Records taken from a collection
+ + + + + + +

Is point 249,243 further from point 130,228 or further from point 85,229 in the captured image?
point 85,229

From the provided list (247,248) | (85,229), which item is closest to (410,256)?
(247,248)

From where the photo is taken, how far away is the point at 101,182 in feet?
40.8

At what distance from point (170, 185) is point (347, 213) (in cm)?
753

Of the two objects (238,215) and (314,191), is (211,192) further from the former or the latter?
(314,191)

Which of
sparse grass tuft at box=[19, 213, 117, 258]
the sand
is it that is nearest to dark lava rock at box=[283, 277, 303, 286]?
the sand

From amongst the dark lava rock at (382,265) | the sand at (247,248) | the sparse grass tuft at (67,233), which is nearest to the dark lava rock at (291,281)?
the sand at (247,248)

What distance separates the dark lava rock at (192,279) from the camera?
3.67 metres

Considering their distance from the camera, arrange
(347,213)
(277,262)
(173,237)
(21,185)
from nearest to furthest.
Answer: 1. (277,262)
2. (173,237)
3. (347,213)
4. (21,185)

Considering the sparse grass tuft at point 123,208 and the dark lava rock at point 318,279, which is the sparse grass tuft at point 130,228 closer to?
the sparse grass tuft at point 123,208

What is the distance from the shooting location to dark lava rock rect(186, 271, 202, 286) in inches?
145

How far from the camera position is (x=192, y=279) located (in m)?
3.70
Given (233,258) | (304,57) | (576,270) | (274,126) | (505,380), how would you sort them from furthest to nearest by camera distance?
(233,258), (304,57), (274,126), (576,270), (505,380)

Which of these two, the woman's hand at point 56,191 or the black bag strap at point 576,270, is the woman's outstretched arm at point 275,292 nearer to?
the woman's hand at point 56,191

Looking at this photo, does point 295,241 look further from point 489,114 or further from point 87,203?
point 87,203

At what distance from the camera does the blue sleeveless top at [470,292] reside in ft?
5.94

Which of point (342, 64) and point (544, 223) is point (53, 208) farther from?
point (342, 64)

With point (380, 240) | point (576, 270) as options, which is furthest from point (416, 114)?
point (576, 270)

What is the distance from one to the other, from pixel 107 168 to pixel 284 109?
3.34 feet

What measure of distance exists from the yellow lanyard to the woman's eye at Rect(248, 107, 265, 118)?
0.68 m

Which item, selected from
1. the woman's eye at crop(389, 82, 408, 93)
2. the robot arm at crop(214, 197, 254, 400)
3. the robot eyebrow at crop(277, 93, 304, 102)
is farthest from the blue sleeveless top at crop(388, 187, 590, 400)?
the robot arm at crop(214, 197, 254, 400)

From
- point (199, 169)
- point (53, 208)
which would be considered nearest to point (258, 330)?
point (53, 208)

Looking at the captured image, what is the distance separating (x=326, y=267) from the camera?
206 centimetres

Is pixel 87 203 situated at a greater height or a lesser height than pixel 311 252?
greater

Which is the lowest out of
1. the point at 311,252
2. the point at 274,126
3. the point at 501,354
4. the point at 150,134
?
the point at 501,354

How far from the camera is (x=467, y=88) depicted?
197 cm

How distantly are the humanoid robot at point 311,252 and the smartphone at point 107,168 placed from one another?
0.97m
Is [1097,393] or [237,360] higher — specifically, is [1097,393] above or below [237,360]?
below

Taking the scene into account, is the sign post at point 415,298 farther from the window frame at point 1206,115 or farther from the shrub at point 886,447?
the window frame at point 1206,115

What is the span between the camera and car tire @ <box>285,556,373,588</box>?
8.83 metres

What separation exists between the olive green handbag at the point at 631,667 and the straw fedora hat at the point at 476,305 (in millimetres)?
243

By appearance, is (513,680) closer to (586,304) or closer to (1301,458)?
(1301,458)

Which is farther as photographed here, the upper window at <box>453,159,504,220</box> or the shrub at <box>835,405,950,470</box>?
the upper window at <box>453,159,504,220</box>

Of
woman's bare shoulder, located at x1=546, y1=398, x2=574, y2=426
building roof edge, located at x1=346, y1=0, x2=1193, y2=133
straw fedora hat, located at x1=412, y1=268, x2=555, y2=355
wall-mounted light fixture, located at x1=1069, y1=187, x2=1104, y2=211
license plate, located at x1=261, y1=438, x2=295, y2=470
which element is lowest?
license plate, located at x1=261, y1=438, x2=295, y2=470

+ + + + + + +

**WRITTEN EXERCISE:**
How many lines of the records above contain the string "distance", with case counting? Reply with the number only.

**THE RESULT:**
9